--- START DOCUMENT TEXT ---
After his accident at Adelaide he was not the same man at all but in the course of last year he began to seem a lot more like his old self again. He regained the Hakkinen smile which had been missing for two years.
It remains a mystery as to why the McLaren management forced David Coulthard to allow Mika Hakkinen ahead at the European Grand Prix in Jerez. The move allowed Hakkinen to win his first Grand Prix after a ridiculous amount of time trying. They say that a victory makes all the difference but I doubt it. You would have to be a complete idiot to believe that the victory was deserved and when you accept that it was not, you ask the question "Why did they do it?".
Mika may not care about such complex issues. A win is a win. He's in a record book somewhere which is more than can be said for every other Finn in world history except Keke Rosberg.
David Coulthard is Britain's big hope for Grand Prix success as Damon Hill's star fades gradually and the other British F1 drivers get a little older with each passing year. The Scotsman is still only 26 years old but has had three and a half years in Grand Prix racing and has won three races: one with Williams in 1995 and two with McLaren last year. If given the right car he has been ready for some time to win a lot more.
His outright speed has never been quite that of Hakkinen but his remarkable ability to make blistering starts and his controlled aggression in races have always given him the upper hand over the Finn in the races. It was, therefore, rather surprising that McLaren chose to order Coulthard to move over at Jerez last year to allow Hakkinen to win the race. It cannot have done anything to ease David's sometimes prickly relationship with the team. Everyone is very diplomatic about the business in Jerez but if I was David I would have been very angry indeed.
Oddly enough David also felt rather constricted when he was driving for Williams but he may now regret trying to run off to join McLaren at the end of 1994 just because Frank and Patrick would not pay him what he was worth.
Having said all that Coulthard is smart enough to know that you can put up with a lot if your team can give you a car which is capable of winning races. McLaren has talked a good game since the start of the relationship with Mercedes-Benz back in 1995 but has been unable to produce a consistent winning car for three consecutive seasons. The team may now finally be getting its act together and if that is the case I would expect David to be a very strong challenger for the World Championship.
--- END DOCUMENT TEXT ---
WHAT THIS EXERCISE ASKS
[a] How many Grand Prix races has David Coulthard won, according to the McLaren text?
[b] In two sentences, summarize the McLaren text.
[c] For each statement below, say yes or no depending on whether it agrees with the McLaren text, and quote the deciding words of the text: (i) Coulthard has won two races with McLaren. (ii) Coulthard's outright speed has been greater than Hakkinen's. (iii) McLaren's relationship with Mercedes-Benz started in 1995.
--- START MATERIAL SUPPLIED ---
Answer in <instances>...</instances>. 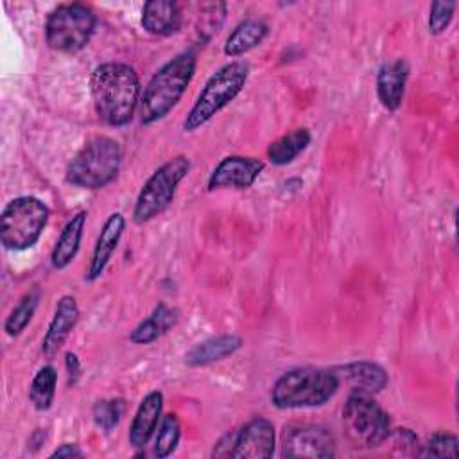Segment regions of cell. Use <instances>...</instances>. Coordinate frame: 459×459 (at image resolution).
Masks as SVG:
<instances>
[{"label":"cell","mask_w":459,"mask_h":459,"mask_svg":"<svg viewBox=\"0 0 459 459\" xmlns=\"http://www.w3.org/2000/svg\"><path fill=\"white\" fill-rule=\"evenodd\" d=\"M242 346V339L238 335H219V337H212L206 339L199 344H195L186 355H185V362L188 366H206L217 360H222L224 357L233 355L238 348Z\"/></svg>","instance_id":"cell-20"},{"label":"cell","mask_w":459,"mask_h":459,"mask_svg":"<svg viewBox=\"0 0 459 459\" xmlns=\"http://www.w3.org/2000/svg\"><path fill=\"white\" fill-rule=\"evenodd\" d=\"M124 228H126V219H124V215L120 212H113L106 219V222H104V226H102V230H100V233L97 237V242H95V247H93V255H91L88 271L84 274V278L88 281L97 280L104 273V269H106L113 251L117 249V246L120 242Z\"/></svg>","instance_id":"cell-13"},{"label":"cell","mask_w":459,"mask_h":459,"mask_svg":"<svg viewBox=\"0 0 459 459\" xmlns=\"http://www.w3.org/2000/svg\"><path fill=\"white\" fill-rule=\"evenodd\" d=\"M91 99L97 115L109 126L120 127L131 122L140 104V79L126 63H102L90 79Z\"/></svg>","instance_id":"cell-1"},{"label":"cell","mask_w":459,"mask_h":459,"mask_svg":"<svg viewBox=\"0 0 459 459\" xmlns=\"http://www.w3.org/2000/svg\"><path fill=\"white\" fill-rule=\"evenodd\" d=\"M269 32V27L264 20L258 18H247L240 22L226 38L224 41V54L230 57L242 56L249 52L251 48L258 47Z\"/></svg>","instance_id":"cell-21"},{"label":"cell","mask_w":459,"mask_h":459,"mask_svg":"<svg viewBox=\"0 0 459 459\" xmlns=\"http://www.w3.org/2000/svg\"><path fill=\"white\" fill-rule=\"evenodd\" d=\"M281 452L287 457H333L335 439L321 425L298 423L285 427Z\"/></svg>","instance_id":"cell-10"},{"label":"cell","mask_w":459,"mask_h":459,"mask_svg":"<svg viewBox=\"0 0 459 459\" xmlns=\"http://www.w3.org/2000/svg\"><path fill=\"white\" fill-rule=\"evenodd\" d=\"M274 425L267 418H253L235 434H231L230 457L264 459L274 452Z\"/></svg>","instance_id":"cell-11"},{"label":"cell","mask_w":459,"mask_h":459,"mask_svg":"<svg viewBox=\"0 0 459 459\" xmlns=\"http://www.w3.org/2000/svg\"><path fill=\"white\" fill-rule=\"evenodd\" d=\"M342 425L348 439L357 448H373L382 445L391 425L385 411L373 400L371 394L353 391L342 407Z\"/></svg>","instance_id":"cell-8"},{"label":"cell","mask_w":459,"mask_h":459,"mask_svg":"<svg viewBox=\"0 0 459 459\" xmlns=\"http://www.w3.org/2000/svg\"><path fill=\"white\" fill-rule=\"evenodd\" d=\"M195 72V56L183 52L167 61L147 82L140 97V120L151 126L167 117L181 100Z\"/></svg>","instance_id":"cell-2"},{"label":"cell","mask_w":459,"mask_h":459,"mask_svg":"<svg viewBox=\"0 0 459 459\" xmlns=\"http://www.w3.org/2000/svg\"><path fill=\"white\" fill-rule=\"evenodd\" d=\"M66 369H68V375H70V382L74 384L75 378L79 377V359L75 353H66Z\"/></svg>","instance_id":"cell-32"},{"label":"cell","mask_w":459,"mask_h":459,"mask_svg":"<svg viewBox=\"0 0 459 459\" xmlns=\"http://www.w3.org/2000/svg\"><path fill=\"white\" fill-rule=\"evenodd\" d=\"M122 163V149L117 140L97 134L91 136L75 154L66 169V181L79 188L97 190L111 183Z\"/></svg>","instance_id":"cell-4"},{"label":"cell","mask_w":459,"mask_h":459,"mask_svg":"<svg viewBox=\"0 0 459 459\" xmlns=\"http://www.w3.org/2000/svg\"><path fill=\"white\" fill-rule=\"evenodd\" d=\"M163 409V394L160 391H151L140 402L134 418L129 427V443L134 448H143L152 437Z\"/></svg>","instance_id":"cell-16"},{"label":"cell","mask_w":459,"mask_h":459,"mask_svg":"<svg viewBox=\"0 0 459 459\" xmlns=\"http://www.w3.org/2000/svg\"><path fill=\"white\" fill-rule=\"evenodd\" d=\"M249 66L244 61H231L221 66L203 86L194 106L183 120L185 131H195L226 108L244 88Z\"/></svg>","instance_id":"cell-5"},{"label":"cell","mask_w":459,"mask_h":459,"mask_svg":"<svg viewBox=\"0 0 459 459\" xmlns=\"http://www.w3.org/2000/svg\"><path fill=\"white\" fill-rule=\"evenodd\" d=\"M409 77V65L405 59H394L380 66L377 75V95L387 111H396L402 104L405 84Z\"/></svg>","instance_id":"cell-15"},{"label":"cell","mask_w":459,"mask_h":459,"mask_svg":"<svg viewBox=\"0 0 459 459\" xmlns=\"http://www.w3.org/2000/svg\"><path fill=\"white\" fill-rule=\"evenodd\" d=\"M181 437V423L178 420V416L174 412H169L161 418L160 427H158V434L154 439V455L163 459L169 457Z\"/></svg>","instance_id":"cell-26"},{"label":"cell","mask_w":459,"mask_h":459,"mask_svg":"<svg viewBox=\"0 0 459 459\" xmlns=\"http://www.w3.org/2000/svg\"><path fill=\"white\" fill-rule=\"evenodd\" d=\"M310 140V131L305 127H298L271 142L267 147V158L273 165H287L308 147Z\"/></svg>","instance_id":"cell-23"},{"label":"cell","mask_w":459,"mask_h":459,"mask_svg":"<svg viewBox=\"0 0 459 459\" xmlns=\"http://www.w3.org/2000/svg\"><path fill=\"white\" fill-rule=\"evenodd\" d=\"M190 170V160L183 154L170 158L163 165H160L149 179L143 183L134 208L133 221L134 224H145L163 213L170 203L174 201L178 185L185 179Z\"/></svg>","instance_id":"cell-7"},{"label":"cell","mask_w":459,"mask_h":459,"mask_svg":"<svg viewBox=\"0 0 459 459\" xmlns=\"http://www.w3.org/2000/svg\"><path fill=\"white\" fill-rule=\"evenodd\" d=\"M56 384H57V373L52 366H43L38 369L29 389V398L34 409L38 411L50 409L56 394Z\"/></svg>","instance_id":"cell-24"},{"label":"cell","mask_w":459,"mask_h":459,"mask_svg":"<svg viewBox=\"0 0 459 459\" xmlns=\"http://www.w3.org/2000/svg\"><path fill=\"white\" fill-rule=\"evenodd\" d=\"M457 437L450 432H436L432 434L425 445L416 452V455L421 457H457Z\"/></svg>","instance_id":"cell-27"},{"label":"cell","mask_w":459,"mask_h":459,"mask_svg":"<svg viewBox=\"0 0 459 459\" xmlns=\"http://www.w3.org/2000/svg\"><path fill=\"white\" fill-rule=\"evenodd\" d=\"M455 2H434L430 5V14H429V32L430 34H441L446 30V27L452 22Z\"/></svg>","instance_id":"cell-29"},{"label":"cell","mask_w":459,"mask_h":459,"mask_svg":"<svg viewBox=\"0 0 459 459\" xmlns=\"http://www.w3.org/2000/svg\"><path fill=\"white\" fill-rule=\"evenodd\" d=\"M79 321V307L74 296H63L59 298L54 317L48 323V328L45 332L43 342H41V351L50 357L54 355L66 341L70 332Z\"/></svg>","instance_id":"cell-14"},{"label":"cell","mask_w":459,"mask_h":459,"mask_svg":"<svg viewBox=\"0 0 459 459\" xmlns=\"http://www.w3.org/2000/svg\"><path fill=\"white\" fill-rule=\"evenodd\" d=\"M339 389V377L330 369L296 368L283 373L271 389V402L278 409L319 407Z\"/></svg>","instance_id":"cell-3"},{"label":"cell","mask_w":459,"mask_h":459,"mask_svg":"<svg viewBox=\"0 0 459 459\" xmlns=\"http://www.w3.org/2000/svg\"><path fill=\"white\" fill-rule=\"evenodd\" d=\"M48 222V206L34 195L11 199L0 215V242L5 249L32 247Z\"/></svg>","instance_id":"cell-6"},{"label":"cell","mask_w":459,"mask_h":459,"mask_svg":"<svg viewBox=\"0 0 459 459\" xmlns=\"http://www.w3.org/2000/svg\"><path fill=\"white\" fill-rule=\"evenodd\" d=\"M178 319H179L178 308L160 303L149 314V317H145L134 326V330L129 333V341L134 344H149L158 337H161L163 333H167L178 323Z\"/></svg>","instance_id":"cell-19"},{"label":"cell","mask_w":459,"mask_h":459,"mask_svg":"<svg viewBox=\"0 0 459 459\" xmlns=\"http://www.w3.org/2000/svg\"><path fill=\"white\" fill-rule=\"evenodd\" d=\"M264 170V161L253 156L231 154L222 158L208 178V190L249 188Z\"/></svg>","instance_id":"cell-12"},{"label":"cell","mask_w":459,"mask_h":459,"mask_svg":"<svg viewBox=\"0 0 459 459\" xmlns=\"http://www.w3.org/2000/svg\"><path fill=\"white\" fill-rule=\"evenodd\" d=\"M81 455H82V452H81V448L75 443H63L59 448H56L50 454V457H66V459L81 457Z\"/></svg>","instance_id":"cell-31"},{"label":"cell","mask_w":459,"mask_h":459,"mask_svg":"<svg viewBox=\"0 0 459 459\" xmlns=\"http://www.w3.org/2000/svg\"><path fill=\"white\" fill-rule=\"evenodd\" d=\"M393 439H394V445L403 448L402 452H407V450H412L414 454L418 452V437L414 436L412 430H409V429H396L393 432Z\"/></svg>","instance_id":"cell-30"},{"label":"cell","mask_w":459,"mask_h":459,"mask_svg":"<svg viewBox=\"0 0 459 459\" xmlns=\"http://www.w3.org/2000/svg\"><path fill=\"white\" fill-rule=\"evenodd\" d=\"M126 411V402L122 398H111V400H99L93 405V421L102 430H111L118 425L122 414Z\"/></svg>","instance_id":"cell-28"},{"label":"cell","mask_w":459,"mask_h":459,"mask_svg":"<svg viewBox=\"0 0 459 459\" xmlns=\"http://www.w3.org/2000/svg\"><path fill=\"white\" fill-rule=\"evenodd\" d=\"M86 212L81 210L75 215H72L68 219V222L63 226L59 238L52 249L50 255V262L56 269H65L72 264V260L75 258L79 246H81V238H82V230L86 224Z\"/></svg>","instance_id":"cell-18"},{"label":"cell","mask_w":459,"mask_h":459,"mask_svg":"<svg viewBox=\"0 0 459 459\" xmlns=\"http://www.w3.org/2000/svg\"><path fill=\"white\" fill-rule=\"evenodd\" d=\"M142 25L152 36H172L181 27V11L176 2L151 0L143 4Z\"/></svg>","instance_id":"cell-17"},{"label":"cell","mask_w":459,"mask_h":459,"mask_svg":"<svg viewBox=\"0 0 459 459\" xmlns=\"http://www.w3.org/2000/svg\"><path fill=\"white\" fill-rule=\"evenodd\" d=\"M38 301H39V290L34 289L30 292H27L20 303L11 310V314L7 316L5 323H4V330L7 335L11 337H16L20 335L27 325L30 323L34 312H36V307H38Z\"/></svg>","instance_id":"cell-25"},{"label":"cell","mask_w":459,"mask_h":459,"mask_svg":"<svg viewBox=\"0 0 459 459\" xmlns=\"http://www.w3.org/2000/svg\"><path fill=\"white\" fill-rule=\"evenodd\" d=\"M344 378L350 382L353 391H362L368 394L378 393L387 385V373L382 366L369 360H355L341 368Z\"/></svg>","instance_id":"cell-22"},{"label":"cell","mask_w":459,"mask_h":459,"mask_svg":"<svg viewBox=\"0 0 459 459\" xmlns=\"http://www.w3.org/2000/svg\"><path fill=\"white\" fill-rule=\"evenodd\" d=\"M95 14L84 4H61L47 18L45 38L57 52H77L88 45L95 30Z\"/></svg>","instance_id":"cell-9"}]
</instances>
--- END MATERIAL SUPPLIED ---
FINAL RESULTS
[a] Three: one with Williams in 1995 and two with McLaren last year.

[b] McLaren ordered David Coulthard to let Mika Hakkinen pass at the European Grand Prix in Jerez, which gave Hakkinen his first Grand Prix win, a decision the writer finds undeserved and puzzling. Coulthard, Britain's big hope at 26 with three wins, usually beats Hakkinen in races and could be a very strong World Championship challenger if McLaren finally produces a consistently winning car.

[c]
(i) Yes: "two with McLaren last year"
(ii) No: "His outright speed has never been quite that of Hakkinen"
(iii) Yes: "since the start of the relationship with Mercedes-Benz back in 1995"